**PROBLEMS AND TASKS:**
**1)** Gather every line of the listing below that contains the string "positioned".
**2)** Write the next part of the announcement about the vocatives lecture, starting after its final sentence.

━━ EXCERPTED PASSAGE

University of New Brunswick Professor Virginia Motapanyane-Hill will discuss variations in vocatives in the next talk of York’s Department of Languages, Literatures & Linguistics Lecture Series in Linguistics and Applied Linguistics.

Her lecture, "Variations in the Internal Structure of Vocative Phrases”, will take place Thursday, March 19 at 5pm in S562 Ross Building, Keele campus.

Motapanyane-Hill says new developments in generative grammar provide the needed framework for analyzing vocatives.

“Crucially, the formalization of the impact conversational pragmatics has on the syntactic derivation allows us to see that vocative nouns go through the same derivational process as the regular nouns insofar as they are arguments of some predication and receive a case,” says Motapanyane-Hill.

Right: Virginia Motapanyane-Hill

Despite that, there are certain peculiarities in the internal structure of vocatives that do not occur in regular nouns, she says. Articles may be ungrammatical and most adjectives are excluded.

“In this talk, I will focus on the properties of vocative nouns by taking Romanian as empirical basis. For vocatives, this language displays a richer morphology than English, so it provides better clues for understanding the syntactic operations,” says Motapanyane-Hill. “My analysis is that vocative nouns saturate the hearer role in the pragmatic predication projected at the left periphery of clauses. The hearer role feature and the noun meet through the mediation of a functional element that I call (pragmatic) Role.”

━━━━
━━ EXERCISE MATERIALS

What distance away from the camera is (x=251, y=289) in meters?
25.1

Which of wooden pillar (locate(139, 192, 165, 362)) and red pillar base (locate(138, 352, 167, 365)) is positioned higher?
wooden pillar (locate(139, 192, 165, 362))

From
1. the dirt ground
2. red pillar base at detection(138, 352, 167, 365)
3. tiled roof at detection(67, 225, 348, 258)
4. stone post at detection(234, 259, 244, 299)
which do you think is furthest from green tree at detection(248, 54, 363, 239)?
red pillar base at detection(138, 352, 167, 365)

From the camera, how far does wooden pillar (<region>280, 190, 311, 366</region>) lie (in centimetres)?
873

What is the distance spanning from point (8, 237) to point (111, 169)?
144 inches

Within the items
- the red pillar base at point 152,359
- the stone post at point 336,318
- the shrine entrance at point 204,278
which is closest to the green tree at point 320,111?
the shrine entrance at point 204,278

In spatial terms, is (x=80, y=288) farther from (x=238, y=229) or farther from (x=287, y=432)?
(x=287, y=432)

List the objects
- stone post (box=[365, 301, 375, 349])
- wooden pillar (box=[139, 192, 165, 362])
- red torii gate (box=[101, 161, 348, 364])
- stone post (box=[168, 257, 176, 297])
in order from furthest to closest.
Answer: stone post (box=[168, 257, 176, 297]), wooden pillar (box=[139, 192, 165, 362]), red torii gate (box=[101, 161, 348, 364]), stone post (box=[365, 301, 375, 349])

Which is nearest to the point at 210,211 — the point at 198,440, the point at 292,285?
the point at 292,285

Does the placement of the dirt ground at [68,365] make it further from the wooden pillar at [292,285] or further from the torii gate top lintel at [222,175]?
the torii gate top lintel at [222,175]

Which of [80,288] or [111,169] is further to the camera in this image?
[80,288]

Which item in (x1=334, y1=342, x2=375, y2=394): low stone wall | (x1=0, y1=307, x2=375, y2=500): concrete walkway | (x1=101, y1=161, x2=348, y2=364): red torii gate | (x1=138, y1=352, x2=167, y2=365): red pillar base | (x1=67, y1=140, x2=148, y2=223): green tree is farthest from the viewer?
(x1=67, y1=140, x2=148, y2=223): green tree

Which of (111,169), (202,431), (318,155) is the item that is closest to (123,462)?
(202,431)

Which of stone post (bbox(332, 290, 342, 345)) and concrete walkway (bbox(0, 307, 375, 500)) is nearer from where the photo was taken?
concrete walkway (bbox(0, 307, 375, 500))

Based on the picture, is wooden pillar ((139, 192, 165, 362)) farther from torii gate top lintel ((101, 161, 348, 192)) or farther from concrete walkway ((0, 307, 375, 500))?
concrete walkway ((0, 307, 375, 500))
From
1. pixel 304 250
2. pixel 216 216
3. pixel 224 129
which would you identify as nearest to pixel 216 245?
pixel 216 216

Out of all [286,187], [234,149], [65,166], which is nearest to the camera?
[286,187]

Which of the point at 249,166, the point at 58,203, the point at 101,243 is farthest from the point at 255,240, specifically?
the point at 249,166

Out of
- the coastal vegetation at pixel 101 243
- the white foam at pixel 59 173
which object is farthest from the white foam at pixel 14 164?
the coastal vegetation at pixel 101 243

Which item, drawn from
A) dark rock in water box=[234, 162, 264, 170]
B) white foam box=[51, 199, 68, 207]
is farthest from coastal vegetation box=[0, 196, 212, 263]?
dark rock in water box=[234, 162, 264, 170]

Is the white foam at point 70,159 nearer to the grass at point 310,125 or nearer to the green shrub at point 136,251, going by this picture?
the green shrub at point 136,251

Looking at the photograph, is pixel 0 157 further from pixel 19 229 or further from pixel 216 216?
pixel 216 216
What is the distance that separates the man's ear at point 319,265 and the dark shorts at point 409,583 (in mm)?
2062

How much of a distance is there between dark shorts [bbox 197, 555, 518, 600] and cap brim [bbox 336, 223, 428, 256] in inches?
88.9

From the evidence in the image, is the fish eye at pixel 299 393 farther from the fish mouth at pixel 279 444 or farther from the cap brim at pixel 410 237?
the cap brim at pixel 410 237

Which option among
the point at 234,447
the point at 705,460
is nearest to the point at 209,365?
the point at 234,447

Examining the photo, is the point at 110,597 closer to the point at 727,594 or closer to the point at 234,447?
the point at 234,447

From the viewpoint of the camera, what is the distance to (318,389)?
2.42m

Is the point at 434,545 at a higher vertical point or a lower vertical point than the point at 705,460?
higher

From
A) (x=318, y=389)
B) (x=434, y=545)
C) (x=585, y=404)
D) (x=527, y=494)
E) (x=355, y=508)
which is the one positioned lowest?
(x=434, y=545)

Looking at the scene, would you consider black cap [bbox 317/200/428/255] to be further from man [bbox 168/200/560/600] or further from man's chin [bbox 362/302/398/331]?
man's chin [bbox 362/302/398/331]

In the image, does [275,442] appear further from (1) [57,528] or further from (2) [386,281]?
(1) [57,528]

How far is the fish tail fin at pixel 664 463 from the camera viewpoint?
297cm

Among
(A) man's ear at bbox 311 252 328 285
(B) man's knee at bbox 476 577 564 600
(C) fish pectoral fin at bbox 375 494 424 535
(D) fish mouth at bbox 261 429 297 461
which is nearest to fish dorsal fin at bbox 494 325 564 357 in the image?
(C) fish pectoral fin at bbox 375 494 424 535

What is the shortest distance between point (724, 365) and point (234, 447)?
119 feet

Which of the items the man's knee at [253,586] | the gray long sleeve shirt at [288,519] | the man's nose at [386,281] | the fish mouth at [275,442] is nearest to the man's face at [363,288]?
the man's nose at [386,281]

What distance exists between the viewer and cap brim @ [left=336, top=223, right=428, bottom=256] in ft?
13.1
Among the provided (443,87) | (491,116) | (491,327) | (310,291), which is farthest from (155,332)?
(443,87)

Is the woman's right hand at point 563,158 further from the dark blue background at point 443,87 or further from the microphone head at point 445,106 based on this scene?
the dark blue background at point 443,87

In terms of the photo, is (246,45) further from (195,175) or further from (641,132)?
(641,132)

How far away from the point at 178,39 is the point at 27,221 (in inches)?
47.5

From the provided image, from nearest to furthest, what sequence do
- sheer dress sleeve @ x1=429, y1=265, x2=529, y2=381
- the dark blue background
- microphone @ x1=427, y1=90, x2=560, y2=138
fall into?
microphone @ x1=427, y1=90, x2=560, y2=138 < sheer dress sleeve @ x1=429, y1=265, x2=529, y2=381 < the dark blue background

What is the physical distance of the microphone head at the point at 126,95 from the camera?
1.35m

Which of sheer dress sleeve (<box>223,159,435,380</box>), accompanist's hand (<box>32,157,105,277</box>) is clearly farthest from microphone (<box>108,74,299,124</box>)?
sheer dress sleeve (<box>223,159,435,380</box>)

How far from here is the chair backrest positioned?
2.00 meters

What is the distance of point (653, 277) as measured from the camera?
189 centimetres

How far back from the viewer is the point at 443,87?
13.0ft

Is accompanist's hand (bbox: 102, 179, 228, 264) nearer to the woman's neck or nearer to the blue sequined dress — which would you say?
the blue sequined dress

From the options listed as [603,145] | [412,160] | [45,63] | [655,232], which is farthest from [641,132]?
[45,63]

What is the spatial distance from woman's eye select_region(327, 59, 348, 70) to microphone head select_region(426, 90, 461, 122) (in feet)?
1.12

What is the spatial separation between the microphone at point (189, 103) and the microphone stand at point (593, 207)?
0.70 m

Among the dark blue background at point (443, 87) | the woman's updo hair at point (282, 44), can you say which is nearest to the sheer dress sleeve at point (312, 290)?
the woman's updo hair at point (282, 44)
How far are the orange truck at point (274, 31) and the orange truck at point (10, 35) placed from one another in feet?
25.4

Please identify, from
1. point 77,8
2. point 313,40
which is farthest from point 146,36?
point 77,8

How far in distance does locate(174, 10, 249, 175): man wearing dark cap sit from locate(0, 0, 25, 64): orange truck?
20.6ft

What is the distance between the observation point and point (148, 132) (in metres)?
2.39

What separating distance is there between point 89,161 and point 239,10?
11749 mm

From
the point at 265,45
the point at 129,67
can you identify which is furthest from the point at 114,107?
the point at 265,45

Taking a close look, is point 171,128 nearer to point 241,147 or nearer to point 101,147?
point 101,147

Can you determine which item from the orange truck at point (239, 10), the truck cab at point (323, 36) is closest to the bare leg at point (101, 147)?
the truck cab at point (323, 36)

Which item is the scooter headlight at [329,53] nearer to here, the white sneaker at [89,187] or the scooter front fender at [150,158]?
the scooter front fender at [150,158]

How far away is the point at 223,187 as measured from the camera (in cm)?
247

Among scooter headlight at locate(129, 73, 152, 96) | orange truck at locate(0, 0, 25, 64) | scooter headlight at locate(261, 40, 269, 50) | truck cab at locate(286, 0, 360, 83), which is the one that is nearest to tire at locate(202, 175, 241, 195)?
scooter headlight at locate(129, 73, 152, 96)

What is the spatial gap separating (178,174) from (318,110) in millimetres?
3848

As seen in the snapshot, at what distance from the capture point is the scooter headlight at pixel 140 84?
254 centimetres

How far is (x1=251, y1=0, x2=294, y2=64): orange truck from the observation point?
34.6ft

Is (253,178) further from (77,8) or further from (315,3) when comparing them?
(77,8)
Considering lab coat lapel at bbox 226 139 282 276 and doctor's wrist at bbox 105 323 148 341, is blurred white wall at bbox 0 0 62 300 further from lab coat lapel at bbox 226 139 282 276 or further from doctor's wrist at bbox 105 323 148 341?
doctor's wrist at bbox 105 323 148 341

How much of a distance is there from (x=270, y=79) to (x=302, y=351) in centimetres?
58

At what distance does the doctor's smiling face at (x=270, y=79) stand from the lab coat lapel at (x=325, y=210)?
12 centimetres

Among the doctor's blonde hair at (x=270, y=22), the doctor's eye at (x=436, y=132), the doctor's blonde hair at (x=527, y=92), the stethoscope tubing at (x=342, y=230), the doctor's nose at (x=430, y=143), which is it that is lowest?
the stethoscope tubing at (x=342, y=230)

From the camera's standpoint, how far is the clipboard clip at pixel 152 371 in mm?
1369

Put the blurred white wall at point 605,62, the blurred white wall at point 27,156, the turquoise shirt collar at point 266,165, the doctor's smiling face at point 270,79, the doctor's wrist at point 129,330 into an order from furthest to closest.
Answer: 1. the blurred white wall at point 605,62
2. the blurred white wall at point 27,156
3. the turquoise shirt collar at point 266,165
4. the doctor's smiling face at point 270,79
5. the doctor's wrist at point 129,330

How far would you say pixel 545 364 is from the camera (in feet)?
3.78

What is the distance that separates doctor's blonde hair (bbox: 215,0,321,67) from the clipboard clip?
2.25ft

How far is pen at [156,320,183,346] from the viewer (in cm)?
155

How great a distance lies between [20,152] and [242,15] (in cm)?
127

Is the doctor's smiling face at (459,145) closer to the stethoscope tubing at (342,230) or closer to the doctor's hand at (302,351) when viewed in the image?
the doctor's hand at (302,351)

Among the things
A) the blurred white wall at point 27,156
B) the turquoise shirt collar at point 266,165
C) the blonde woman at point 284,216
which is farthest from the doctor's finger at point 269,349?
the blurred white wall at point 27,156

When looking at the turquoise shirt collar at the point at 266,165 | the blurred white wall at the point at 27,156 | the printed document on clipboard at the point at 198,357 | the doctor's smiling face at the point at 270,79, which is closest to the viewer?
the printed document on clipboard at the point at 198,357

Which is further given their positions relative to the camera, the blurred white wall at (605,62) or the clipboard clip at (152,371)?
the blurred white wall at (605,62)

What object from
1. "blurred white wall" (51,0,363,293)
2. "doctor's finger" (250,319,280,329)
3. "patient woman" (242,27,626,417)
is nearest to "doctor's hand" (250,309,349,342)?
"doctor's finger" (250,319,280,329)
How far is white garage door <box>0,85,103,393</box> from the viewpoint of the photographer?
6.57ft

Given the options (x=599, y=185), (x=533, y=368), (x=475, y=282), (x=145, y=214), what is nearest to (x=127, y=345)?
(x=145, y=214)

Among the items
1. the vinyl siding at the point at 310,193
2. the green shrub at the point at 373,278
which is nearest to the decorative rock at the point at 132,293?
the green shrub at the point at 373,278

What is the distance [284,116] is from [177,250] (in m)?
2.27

━━━━

**RESPONSES TO THE TASKS:**
**1)**
Which of wooden pillar (locate(139, 192, 165, 362)) and red pillar base (locate(138, 352, 167, 365)) is positioned higher?
which is the one positioned lowest?
How far from here is the chair backrest positioned?

**2)**
Through the Romanian data, Motapanyane-Hill will show that what she calls Role has the same function as the prepositional linker "to" as in the example "to Mary", and that the vocative mirrors, in the pragmatic field, the conditions for the licensing of indirect objects in the core domain.

Motapanyane-Hill will further argue that the relation between Role and the vocative noun is such that it allows for three underlying patterns. The speaker’s option for one or another pattern depends on language register or diachronic factors.

A small reception in the Department of Languages, Literatures & Linguistics lounge will follow the presentation. All are welcome.